In this year’s Open Championship and the PGA Championship, I
and the rest of the world saw that the old Tiger Woods is back. You remember,
the Tiger who so dominated the tour in 2000? That was a year that will probably
never be duplicated by any golfer ever again.
I decided to go back to see what I’d said about his victory
at St. Andrews in that magical year. It was exciting and I also had some
strange things to say about the course everyone credits as being the birthplace
of golf. I guess I should retract my slams to prevent anyone from looking to
beat me up. But I'll leave them in. See what you think.
The Old Course (I said eighteen years ago) looked as silly as
ever, even kind of glassy fast, where the viewer could hardly distinguish
fairways from greens. It’s just a
treeless humpy dumpy place where you find the tee boxes and sort of see a flag
way down there somewhere. You hit your
tee shot and hope it runs and runs and stays out of one of the really dumb pot
bunkers. Then you find it and hit a low
bump and run toward the flag, hoping the bumps and runs are just right and you
end up somewhere near the flag.
In the first round, Ernie Els finished at minus 6 to take the
first round lead, with Tiger and Steve Flesch one back. On day two, Tiger shot
a six under 66 to go with his opening 67 and led by three at the end of the
day. He’s just too good for the rest of
the field. Tiger’s making it look like a walk in the park. On Saturday, he shot another 67 despite his
first two bogeys of the tournament (two 3-putts) and was ahead by six after
three rounds.
He and Duval were paired in the final group and Duval birdied
four of the first seven holes to cut the lead to three. But then Tiger put it into overdrive again
and won walking away. Everyone kept making mini-charges and then falling
back. Typical of the way the others were
playing: Duval hit his second into the pot bunker on 17, the infamous bunker
guarding the green on the road hole. He
tried twice to get it out, unsuccessfully.
His third shot was a backward chip to get it away from the revetment
wall. Then out and onto the green, and
two putts for a quadruple bogey. Tiger
won by eight (tied the old record for biggest margin), was 19 under par (lowest
total compared to par in any major), broke Faldo’s St.

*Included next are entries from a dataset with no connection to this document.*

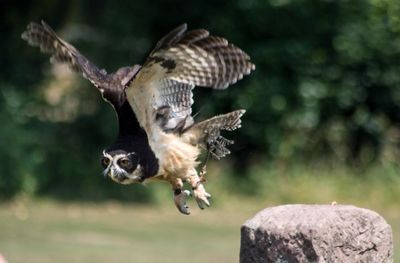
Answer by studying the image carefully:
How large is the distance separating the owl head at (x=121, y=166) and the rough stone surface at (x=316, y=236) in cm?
172

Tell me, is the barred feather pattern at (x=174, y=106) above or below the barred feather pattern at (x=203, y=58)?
below

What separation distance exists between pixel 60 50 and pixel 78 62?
0.27 meters

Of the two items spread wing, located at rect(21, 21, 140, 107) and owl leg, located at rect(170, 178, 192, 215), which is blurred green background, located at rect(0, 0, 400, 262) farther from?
owl leg, located at rect(170, 178, 192, 215)

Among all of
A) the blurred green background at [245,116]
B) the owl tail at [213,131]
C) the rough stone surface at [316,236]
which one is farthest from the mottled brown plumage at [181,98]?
the blurred green background at [245,116]

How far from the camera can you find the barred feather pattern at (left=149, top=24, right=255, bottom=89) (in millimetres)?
6840

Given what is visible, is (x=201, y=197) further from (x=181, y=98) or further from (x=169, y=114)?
(x=181, y=98)

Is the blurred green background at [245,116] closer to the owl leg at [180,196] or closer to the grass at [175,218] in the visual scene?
the grass at [175,218]

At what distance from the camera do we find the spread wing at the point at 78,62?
24.3 feet

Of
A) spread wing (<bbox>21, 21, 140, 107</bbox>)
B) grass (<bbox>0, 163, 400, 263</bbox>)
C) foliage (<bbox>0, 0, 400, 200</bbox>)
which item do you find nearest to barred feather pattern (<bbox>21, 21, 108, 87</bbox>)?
spread wing (<bbox>21, 21, 140, 107</bbox>)

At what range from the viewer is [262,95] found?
17.5m

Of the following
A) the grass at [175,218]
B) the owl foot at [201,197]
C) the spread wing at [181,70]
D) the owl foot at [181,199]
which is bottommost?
the grass at [175,218]

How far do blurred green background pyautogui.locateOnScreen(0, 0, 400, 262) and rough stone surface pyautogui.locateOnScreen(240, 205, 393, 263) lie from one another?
10.2 meters

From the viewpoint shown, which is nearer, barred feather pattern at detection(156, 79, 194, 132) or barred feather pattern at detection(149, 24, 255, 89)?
barred feather pattern at detection(149, 24, 255, 89)

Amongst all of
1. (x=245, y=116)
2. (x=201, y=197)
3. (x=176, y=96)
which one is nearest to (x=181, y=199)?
(x=201, y=197)
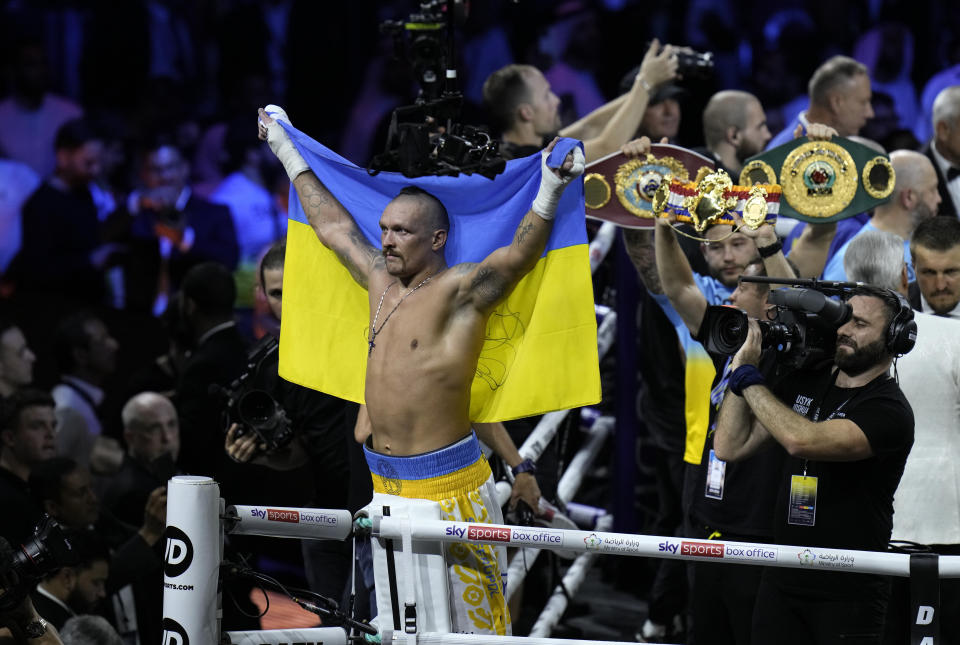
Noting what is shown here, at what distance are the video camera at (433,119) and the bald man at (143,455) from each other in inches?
78.4

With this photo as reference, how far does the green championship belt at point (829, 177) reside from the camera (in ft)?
15.7

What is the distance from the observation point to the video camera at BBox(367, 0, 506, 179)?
13.1ft

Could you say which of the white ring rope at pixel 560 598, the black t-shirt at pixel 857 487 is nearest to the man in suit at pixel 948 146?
the white ring rope at pixel 560 598

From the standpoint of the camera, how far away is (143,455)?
5734 mm

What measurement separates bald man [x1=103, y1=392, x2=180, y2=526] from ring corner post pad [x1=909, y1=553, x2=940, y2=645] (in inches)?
127

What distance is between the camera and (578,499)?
699 centimetres

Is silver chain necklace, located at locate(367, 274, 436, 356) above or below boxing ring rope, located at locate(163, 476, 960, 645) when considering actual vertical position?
above

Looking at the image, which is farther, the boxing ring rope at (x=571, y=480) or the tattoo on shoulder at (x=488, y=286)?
the boxing ring rope at (x=571, y=480)

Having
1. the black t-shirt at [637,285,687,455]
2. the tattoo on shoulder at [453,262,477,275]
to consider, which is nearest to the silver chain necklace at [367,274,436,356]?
the tattoo on shoulder at [453,262,477,275]

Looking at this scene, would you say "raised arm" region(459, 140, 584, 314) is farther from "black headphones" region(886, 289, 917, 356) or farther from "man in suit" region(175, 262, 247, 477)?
"man in suit" region(175, 262, 247, 477)

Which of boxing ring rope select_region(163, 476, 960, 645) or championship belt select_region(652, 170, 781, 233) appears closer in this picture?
boxing ring rope select_region(163, 476, 960, 645)

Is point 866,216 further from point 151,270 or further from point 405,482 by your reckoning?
point 151,270

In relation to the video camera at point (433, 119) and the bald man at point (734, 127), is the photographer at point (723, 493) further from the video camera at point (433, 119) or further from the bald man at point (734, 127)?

Andrews record of 18
under, made only three bogeys in four rounds, didn’t have a six on any of his
cards, didn’t get in any of the 120 bunkers.
The kid is unreal. The
bookies hate him. His competitors love
him for the increased purses on the tour, hate him because they’re relegated to
playing for second in any tournament he’s in.

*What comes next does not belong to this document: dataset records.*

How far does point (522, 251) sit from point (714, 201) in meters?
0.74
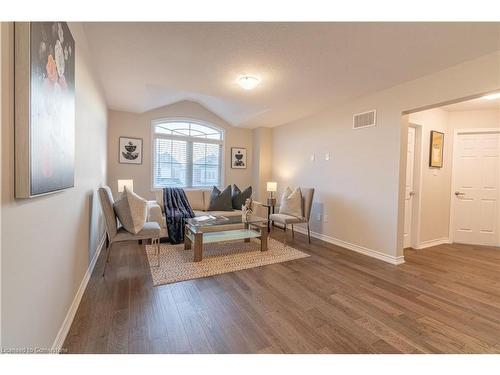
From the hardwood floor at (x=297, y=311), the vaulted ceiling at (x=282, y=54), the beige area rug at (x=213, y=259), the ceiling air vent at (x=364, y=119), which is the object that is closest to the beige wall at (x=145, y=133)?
the vaulted ceiling at (x=282, y=54)

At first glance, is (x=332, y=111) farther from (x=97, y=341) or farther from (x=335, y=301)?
(x=97, y=341)

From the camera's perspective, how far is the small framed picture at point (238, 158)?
5.77 m

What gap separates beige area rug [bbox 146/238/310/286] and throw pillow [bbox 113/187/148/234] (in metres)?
0.55

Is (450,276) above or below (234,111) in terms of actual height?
below

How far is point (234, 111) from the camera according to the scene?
4938mm

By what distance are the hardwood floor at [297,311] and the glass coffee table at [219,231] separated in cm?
58

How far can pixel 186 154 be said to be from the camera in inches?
212

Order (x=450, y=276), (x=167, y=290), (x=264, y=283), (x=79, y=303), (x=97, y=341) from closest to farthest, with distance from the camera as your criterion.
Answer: (x=97, y=341), (x=79, y=303), (x=167, y=290), (x=264, y=283), (x=450, y=276)

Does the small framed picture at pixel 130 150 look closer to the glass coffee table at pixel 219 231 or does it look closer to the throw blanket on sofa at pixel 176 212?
the throw blanket on sofa at pixel 176 212

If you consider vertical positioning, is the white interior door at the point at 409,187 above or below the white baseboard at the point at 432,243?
above

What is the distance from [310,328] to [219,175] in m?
4.48

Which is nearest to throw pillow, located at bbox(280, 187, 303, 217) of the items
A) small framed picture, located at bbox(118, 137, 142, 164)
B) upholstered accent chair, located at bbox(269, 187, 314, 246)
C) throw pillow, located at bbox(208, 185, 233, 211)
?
upholstered accent chair, located at bbox(269, 187, 314, 246)

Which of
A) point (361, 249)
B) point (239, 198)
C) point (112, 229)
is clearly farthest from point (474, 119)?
point (112, 229)

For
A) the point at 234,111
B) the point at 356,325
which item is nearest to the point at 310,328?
the point at 356,325
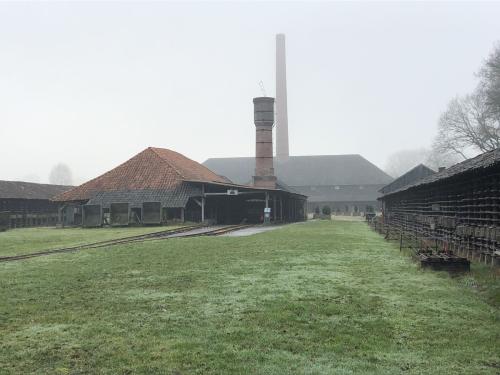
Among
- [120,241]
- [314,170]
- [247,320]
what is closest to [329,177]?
[314,170]

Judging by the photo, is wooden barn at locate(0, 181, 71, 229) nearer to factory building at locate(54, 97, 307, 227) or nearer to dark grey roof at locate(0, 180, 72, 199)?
dark grey roof at locate(0, 180, 72, 199)

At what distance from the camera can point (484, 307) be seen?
7609 millimetres

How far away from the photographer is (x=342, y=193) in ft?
244

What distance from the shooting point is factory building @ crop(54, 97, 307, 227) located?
33.4 m

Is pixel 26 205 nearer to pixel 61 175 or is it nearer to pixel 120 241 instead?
pixel 120 241

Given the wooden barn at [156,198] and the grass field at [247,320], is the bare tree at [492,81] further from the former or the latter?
the grass field at [247,320]

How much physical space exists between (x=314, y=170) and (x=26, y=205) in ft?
155

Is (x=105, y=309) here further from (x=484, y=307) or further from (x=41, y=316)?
(x=484, y=307)

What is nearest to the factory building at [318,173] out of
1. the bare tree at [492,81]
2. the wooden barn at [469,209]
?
the bare tree at [492,81]

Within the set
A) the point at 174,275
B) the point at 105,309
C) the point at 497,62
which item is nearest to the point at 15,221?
the point at 174,275

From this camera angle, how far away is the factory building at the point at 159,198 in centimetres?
3338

Bigots hate him because he destroys their bigoted ideas about blacks. Young kids (white and black and brown and red
and yellow) love him because he gives them such an outstanding role model. I love him because he makes all the bigots so
uneasy. In an interview after the final
round, Tiger was told that Butch Harmon had said Tiger was playing up to about
75% of his potential. Then he was asked
if that was true. Tiger said, “Yes,
that’s about right. I’ve got some flaws
in my game I plan to address in the future.”
Whoa! Now what are the
boys going to do? He plans to fix the
25% still separating him from perfection?

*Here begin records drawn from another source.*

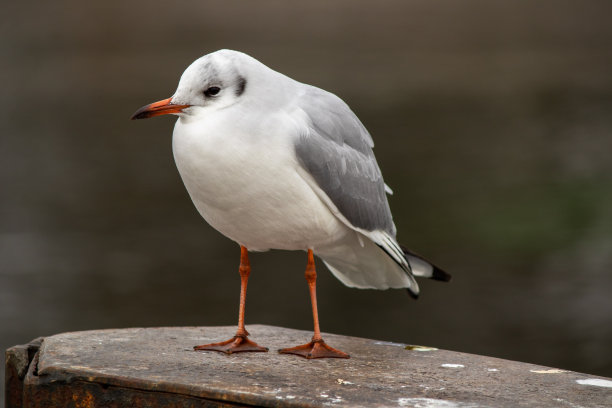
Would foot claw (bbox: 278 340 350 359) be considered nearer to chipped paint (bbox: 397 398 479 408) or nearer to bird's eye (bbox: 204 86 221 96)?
chipped paint (bbox: 397 398 479 408)

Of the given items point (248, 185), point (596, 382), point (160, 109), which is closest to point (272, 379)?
point (248, 185)

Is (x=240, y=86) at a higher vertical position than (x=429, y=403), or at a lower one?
higher

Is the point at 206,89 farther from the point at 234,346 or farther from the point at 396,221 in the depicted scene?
the point at 396,221

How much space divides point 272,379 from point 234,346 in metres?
0.48

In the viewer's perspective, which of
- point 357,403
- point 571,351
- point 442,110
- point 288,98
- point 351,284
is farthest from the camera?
point 442,110

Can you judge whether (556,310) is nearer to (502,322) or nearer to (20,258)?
(502,322)

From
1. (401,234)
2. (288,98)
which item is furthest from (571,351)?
(288,98)

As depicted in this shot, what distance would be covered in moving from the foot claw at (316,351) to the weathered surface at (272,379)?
0.14ft

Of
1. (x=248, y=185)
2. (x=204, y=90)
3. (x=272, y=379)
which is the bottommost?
(x=272, y=379)

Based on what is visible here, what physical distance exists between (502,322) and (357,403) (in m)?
5.23

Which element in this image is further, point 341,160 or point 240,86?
point 341,160

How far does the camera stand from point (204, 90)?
12.2 feet

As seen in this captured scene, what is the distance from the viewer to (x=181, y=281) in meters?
9.41

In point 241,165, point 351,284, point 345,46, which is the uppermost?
point 345,46
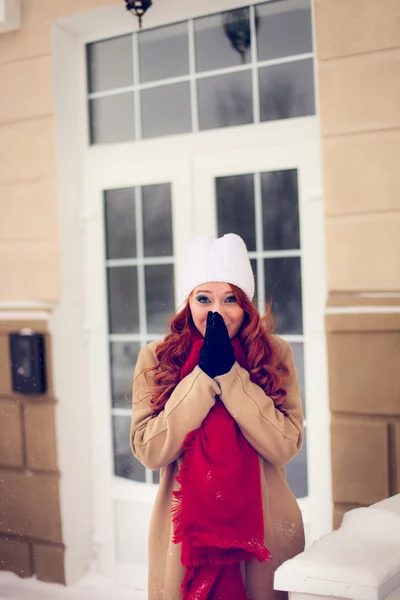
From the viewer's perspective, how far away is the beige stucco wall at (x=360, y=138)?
2.55 metres

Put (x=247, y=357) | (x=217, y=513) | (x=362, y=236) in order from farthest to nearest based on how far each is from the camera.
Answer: (x=362, y=236) → (x=247, y=357) → (x=217, y=513)

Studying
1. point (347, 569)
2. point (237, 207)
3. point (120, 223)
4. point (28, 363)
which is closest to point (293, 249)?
point (237, 207)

He plans to shoot an 18 someday?
There, that’s what I said eighteen years ago. I may have
been too negative about St. Andrews. And I may have been too positive about
Tiger’s being such a good role model. I say this in light of his extra-marital
affairs, the fight and divorce from his lovely wife, and his arrest in Florida
for drug use and his booking photo. So, Tiger isn’t really a perfect role model
for kids, but he’s still a pretty good human.